At first I was horrified that she would make a comment like this in public, then simply angry.

This is slut-shaming, plain and simple. And it's not acceptable.

Slut-shaming is the act of putting down, insulting, making degrading comments about a woman or women because the person doing the shaming deems them a 'slut'. There are many, many problems with this. Firstly, the definition of slut changes from person to person- a 'slut' could simply be a woman who has had more sex than the person doing the shaming thinks acceptable- which could be anything from having sex with one person to having sex with one hundred (or more). But in our society today, when sex is not confined to marriage and available contraception makes it easy to have safe, protected sex, why do we still feel the need to label women (but never men) who have sex?

The quote which best describes a 'slut' for me is taken from Emily Maguire's book, Princesses & Pornstars.

"Ask ten adults to define a slut and you’ll hear things like: a woman who has sex with lots of men; a women who sleeps around; a woman who has casual sex; a woman who flaunts her body. They’ll probably also use words like loose, easy, trashy, cheap and desperate. Someone might say: a woman who has the sexual appetites of a man. No one will say: a mythical creature dreamt up by people who are jealous of or threatened by female sexual expression"

Secondly, slut shaming isn't just confined to putting a woman down for the amount of people she has slept with. It happens for reasons like what happened at my workplace- because a person thinks someone else is dressed more provocatively than what they would like.

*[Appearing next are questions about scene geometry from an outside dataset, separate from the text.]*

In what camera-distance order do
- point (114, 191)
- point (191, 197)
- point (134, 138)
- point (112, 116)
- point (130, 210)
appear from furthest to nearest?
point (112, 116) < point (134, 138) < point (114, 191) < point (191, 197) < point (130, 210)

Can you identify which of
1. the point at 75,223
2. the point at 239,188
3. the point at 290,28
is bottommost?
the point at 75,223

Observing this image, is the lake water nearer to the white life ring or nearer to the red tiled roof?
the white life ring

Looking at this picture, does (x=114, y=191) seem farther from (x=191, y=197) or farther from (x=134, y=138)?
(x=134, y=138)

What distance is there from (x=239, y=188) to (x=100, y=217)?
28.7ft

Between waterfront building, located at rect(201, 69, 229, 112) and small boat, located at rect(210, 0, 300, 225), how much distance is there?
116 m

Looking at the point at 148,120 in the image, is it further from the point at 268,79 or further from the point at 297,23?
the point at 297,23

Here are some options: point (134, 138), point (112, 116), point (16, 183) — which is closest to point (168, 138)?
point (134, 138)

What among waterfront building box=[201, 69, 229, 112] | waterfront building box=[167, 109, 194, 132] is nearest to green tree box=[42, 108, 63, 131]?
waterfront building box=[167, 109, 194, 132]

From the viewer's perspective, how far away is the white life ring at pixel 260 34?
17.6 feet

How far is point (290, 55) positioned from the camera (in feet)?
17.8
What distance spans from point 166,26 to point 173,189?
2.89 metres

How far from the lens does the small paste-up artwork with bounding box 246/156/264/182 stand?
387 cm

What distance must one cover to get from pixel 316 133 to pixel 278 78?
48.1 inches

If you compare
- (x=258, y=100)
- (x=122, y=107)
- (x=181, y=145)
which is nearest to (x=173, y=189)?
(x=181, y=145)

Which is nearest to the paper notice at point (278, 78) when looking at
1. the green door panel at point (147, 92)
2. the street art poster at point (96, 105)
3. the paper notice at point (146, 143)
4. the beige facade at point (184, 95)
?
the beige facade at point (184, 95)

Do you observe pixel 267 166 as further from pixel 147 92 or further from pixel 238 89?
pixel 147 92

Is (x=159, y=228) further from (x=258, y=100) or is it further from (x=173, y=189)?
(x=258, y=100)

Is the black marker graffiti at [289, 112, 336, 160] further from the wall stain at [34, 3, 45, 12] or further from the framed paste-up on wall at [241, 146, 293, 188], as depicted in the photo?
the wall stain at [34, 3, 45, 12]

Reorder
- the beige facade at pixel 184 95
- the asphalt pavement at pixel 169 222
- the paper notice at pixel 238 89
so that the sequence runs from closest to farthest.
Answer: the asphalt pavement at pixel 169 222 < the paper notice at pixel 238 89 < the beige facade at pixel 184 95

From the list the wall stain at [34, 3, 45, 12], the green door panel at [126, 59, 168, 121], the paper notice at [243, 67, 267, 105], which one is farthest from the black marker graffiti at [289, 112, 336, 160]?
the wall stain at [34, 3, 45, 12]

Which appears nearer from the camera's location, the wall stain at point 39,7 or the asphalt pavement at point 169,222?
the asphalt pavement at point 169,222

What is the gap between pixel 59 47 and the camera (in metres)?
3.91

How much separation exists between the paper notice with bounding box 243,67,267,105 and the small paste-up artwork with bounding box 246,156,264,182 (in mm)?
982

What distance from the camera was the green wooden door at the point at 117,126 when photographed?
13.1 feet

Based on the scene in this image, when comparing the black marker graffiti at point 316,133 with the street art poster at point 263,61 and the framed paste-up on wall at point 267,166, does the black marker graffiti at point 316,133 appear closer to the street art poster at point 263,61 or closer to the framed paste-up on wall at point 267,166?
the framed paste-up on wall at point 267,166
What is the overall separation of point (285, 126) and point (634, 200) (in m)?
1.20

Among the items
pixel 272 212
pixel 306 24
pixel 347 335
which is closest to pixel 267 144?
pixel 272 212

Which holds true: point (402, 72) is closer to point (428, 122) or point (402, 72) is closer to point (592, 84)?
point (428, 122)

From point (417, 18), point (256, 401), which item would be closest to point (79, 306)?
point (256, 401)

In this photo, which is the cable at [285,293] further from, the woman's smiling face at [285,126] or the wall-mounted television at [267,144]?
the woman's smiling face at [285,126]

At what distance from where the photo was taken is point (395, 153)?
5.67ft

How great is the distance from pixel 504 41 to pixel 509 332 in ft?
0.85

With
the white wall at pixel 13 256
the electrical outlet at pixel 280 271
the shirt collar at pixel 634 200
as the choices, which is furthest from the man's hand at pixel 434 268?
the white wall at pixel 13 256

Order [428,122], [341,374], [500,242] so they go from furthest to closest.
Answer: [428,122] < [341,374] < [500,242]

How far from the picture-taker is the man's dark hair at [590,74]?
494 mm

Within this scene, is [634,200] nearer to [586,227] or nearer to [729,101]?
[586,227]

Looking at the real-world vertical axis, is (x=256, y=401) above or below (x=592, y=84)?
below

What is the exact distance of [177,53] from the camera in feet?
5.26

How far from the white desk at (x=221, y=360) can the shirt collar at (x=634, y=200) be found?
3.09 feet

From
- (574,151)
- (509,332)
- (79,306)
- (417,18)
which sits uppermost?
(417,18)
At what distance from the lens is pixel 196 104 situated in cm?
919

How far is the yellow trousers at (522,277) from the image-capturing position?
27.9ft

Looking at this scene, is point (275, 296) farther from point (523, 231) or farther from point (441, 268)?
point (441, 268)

Now, of course at different places there are different dress codes, and I agree that in the workplace you should meet that workplace's dress code. In my work place the dress code is 'corporate clothing'. So nothing too casual- like jeans or t-shirts, and no clubbing attire or cocktail dresses. However, I don't think this is much of a problem at my work. I have occasionally seen people dressing a little casual for what I would consider 'corporate', but if their supervisor hasn't decided it's a problem, than it's none of my business. The woman in question, after reflecting on previous conversations with her, seemed to think that wearing high heels and dress to work made her 'feel like a prostitute'.

It all comes down to this- if someone is adhering to the dress code is the responsibility of that person and their supervisor if it becomes a problem. It is not up to anyone else to judge someone because they believe that person is dressing like a slut (I believe there's no such thing, in fact.)

It's hard at times, because women and men today have been raised to judge women based on their looks and sexuality. But it's never okay to call women names simply for the way they dress, or how many people you think they've slept with. It's not okay to put women down for being a 'slut' or calling them a 'prostitute'.

And really, when it comes down to it, before you judge another woman based on her clothing choice, ask yourself one question- Why? Why do I care what that woman is wearing, really? How does it effect me one little bit?

Usually the answer is: it doesn't. So just stop.

5 comments:

  1. I am glad you do make the distinction, since I have worked in two places that had issues with employees who were in direct public contact who dressed very inappropriately for our business. Family members coming to our Hospice offices did not want to see the receptionist's thong and sacral tattoo from her way too low pants and her far too short shirt. And the mail clerk in the conservative jewelry company who literally bought her clothes from Fredericks, including her leopard skin stilettos...
    In both cases the bosses were women who had an extremely hard time discussing the problem directly with the employee, in private. Instead we had group meetings where the dress code was passed out and "no names were mentioned" as everyone stared at the person who was the issue.
    While I agree that accusing someone of dressing "like a hooker" is inappropriate, it is also quite embarrassing to have your client call you and ask you why a prostitute was given their jewelry to deliver!